Esto nos deja saber que no podemos perder tiempo a la hora de cumplir con la legislación vigente y con aquella que se produzca o se enmiende. Por eso, urge crear proyectos de energía limpia y adjudicar fondos federales para atender esta emergencia. Si queremos reducir la causa mayor de la crisis climática, los GEI, todas estas estrategias mencionadas deben ser dirigidas a producir energía renovable, preferiblemente en techos, donde se garantice la protección de los terrenos con potencial agrícola.

A la crisis climática no le importa si creemos o no en ella. Existe evidencia suficiente sobre las causas del aumento en temperatura y las consecuencias de ese aumento. Desde sectores científicos, académicos, organizaciones sin fines de lucro y la sociedad civil llevamos años de lucha buscando que se atienda este tema. Recientemente más de 400 organizaciones y personas en Puerto Rico firmaron la Declaración por la Crisis Climática la cual busca que se atienda la crisis desde todos los componentes esenciales de la sociedad: “presupuesto, economía, energía, transportación, agricultura, salud, educación, infraestructura, vivienda, las artes y las ciencias, entre otras.”

La crisis climática lleva más de 30 años siendo estudiada y discutida en las diferentes esferas locales e internacionales. Si la crisis climática no se ha atendido con la determinación y rapidez que merece en Puerto Rico, no es por escasez de información, ni por ausencia de reclamos, sino por ausencia de compromiso de los políticos y de las agencias de gobierno.

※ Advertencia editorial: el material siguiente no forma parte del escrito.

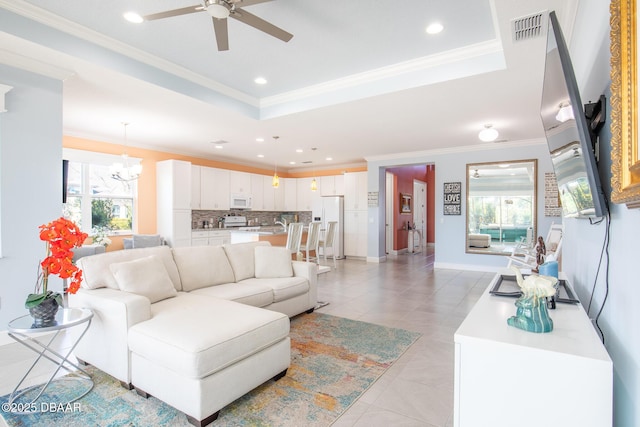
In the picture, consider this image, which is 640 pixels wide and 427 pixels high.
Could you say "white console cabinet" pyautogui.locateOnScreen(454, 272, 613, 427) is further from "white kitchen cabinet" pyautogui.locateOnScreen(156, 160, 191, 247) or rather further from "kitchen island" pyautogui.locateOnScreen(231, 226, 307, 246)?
"white kitchen cabinet" pyautogui.locateOnScreen(156, 160, 191, 247)

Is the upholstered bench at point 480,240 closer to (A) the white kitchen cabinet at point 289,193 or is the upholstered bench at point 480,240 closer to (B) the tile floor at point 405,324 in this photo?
(B) the tile floor at point 405,324

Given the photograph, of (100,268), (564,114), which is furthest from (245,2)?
(100,268)

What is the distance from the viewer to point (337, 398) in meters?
2.12

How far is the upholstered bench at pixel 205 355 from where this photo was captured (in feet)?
5.96

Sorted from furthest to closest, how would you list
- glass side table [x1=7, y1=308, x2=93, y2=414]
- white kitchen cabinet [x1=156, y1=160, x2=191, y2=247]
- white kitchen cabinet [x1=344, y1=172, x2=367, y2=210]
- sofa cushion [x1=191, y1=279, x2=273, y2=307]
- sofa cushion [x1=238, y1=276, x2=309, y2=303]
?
white kitchen cabinet [x1=344, y1=172, x2=367, y2=210] < white kitchen cabinet [x1=156, y1=160, x2=191, y2=247] < sofa cushion [x1=238, y1=276, x2=309, y2=303] < sofa cushion [x1=191, y1=279, x2=273, y2=307] < glass side table [x1=7, y1=308, x2=93, y2=414]

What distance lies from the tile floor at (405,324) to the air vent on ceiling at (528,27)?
2.60 metres

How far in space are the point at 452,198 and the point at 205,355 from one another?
628 cm

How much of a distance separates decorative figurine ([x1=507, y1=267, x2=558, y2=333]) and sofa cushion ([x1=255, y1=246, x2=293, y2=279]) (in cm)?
278

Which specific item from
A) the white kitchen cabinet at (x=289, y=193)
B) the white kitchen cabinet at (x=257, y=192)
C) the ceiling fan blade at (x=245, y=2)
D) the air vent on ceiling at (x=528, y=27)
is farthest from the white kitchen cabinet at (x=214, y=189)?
the air vent on ceiling at (x=528, y=27)

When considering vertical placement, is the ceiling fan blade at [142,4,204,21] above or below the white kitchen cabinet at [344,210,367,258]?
above

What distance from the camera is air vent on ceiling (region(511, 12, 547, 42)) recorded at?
2389 mm

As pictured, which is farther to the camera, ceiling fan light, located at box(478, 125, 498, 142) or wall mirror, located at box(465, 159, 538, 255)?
wall mirror, located at box(465, 159, 538, 255)

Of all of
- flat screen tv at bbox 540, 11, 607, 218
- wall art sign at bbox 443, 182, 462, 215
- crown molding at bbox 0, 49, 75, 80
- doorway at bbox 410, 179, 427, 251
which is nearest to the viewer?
flat screen tv at bbox 540, 11, 607, 218

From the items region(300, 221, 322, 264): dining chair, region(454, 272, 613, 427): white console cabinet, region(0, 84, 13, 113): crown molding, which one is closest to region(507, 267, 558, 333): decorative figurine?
region(454, 272, 613, 427): white console cabinet
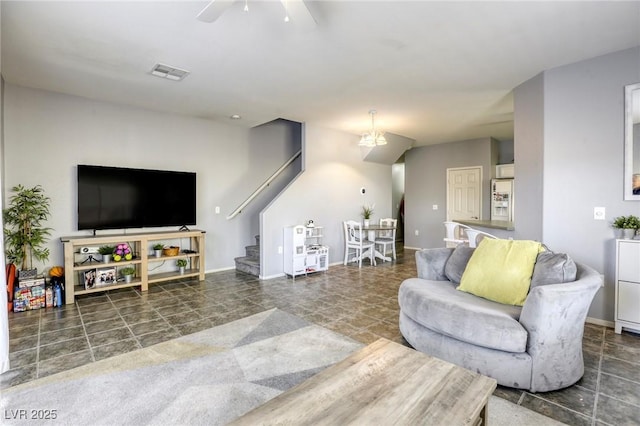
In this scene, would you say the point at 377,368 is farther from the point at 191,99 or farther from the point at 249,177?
the point at 249,177

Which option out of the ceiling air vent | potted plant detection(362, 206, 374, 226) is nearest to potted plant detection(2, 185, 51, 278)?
the ceiling air vent

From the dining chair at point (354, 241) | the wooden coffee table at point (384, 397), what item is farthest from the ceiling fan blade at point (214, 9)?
the dining chair at point (354, 241)

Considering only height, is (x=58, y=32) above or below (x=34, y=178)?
above

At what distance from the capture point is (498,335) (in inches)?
79.1

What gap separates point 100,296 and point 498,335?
A: 15.2ft

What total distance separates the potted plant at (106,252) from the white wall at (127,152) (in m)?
0.43

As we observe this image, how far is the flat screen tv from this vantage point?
4.22m

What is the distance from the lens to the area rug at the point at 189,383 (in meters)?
1.82

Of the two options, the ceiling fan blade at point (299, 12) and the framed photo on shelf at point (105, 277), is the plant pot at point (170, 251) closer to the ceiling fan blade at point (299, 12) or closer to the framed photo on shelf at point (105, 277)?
the framed photo on shelf at point (105, 277)

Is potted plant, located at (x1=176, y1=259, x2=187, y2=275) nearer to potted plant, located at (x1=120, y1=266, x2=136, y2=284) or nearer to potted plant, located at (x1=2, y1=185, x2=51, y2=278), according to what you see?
potted plant, located at (x1=120, y1=266, x2=136, y2=284)

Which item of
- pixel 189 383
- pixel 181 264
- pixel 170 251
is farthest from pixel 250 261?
pixel 189 383

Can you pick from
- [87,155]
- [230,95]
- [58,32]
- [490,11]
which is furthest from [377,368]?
[87,155]

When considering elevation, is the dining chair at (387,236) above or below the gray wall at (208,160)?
below

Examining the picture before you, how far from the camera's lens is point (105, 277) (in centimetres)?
430
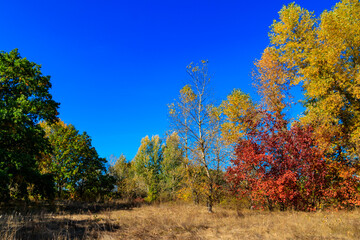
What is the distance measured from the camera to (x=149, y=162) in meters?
34.7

Cabe recordar que el exgobernador Ricardo Roselló se opuso a la salida de Estados Unidos del Acuerdo de París. En ese entonces, Roselló se unió a las voces de distintas jurisdicciones en Estados Unidos como Nueva York, California y Washington en favor de cumplir con el Acuerdo de París. Sin embargo, en la práctica el gobierno sigue apostando a la generación de energía basada en combustibles fósiles y la legislación existente no es suficiente para lograr los cambios necesarios en el tiempo que nos queda.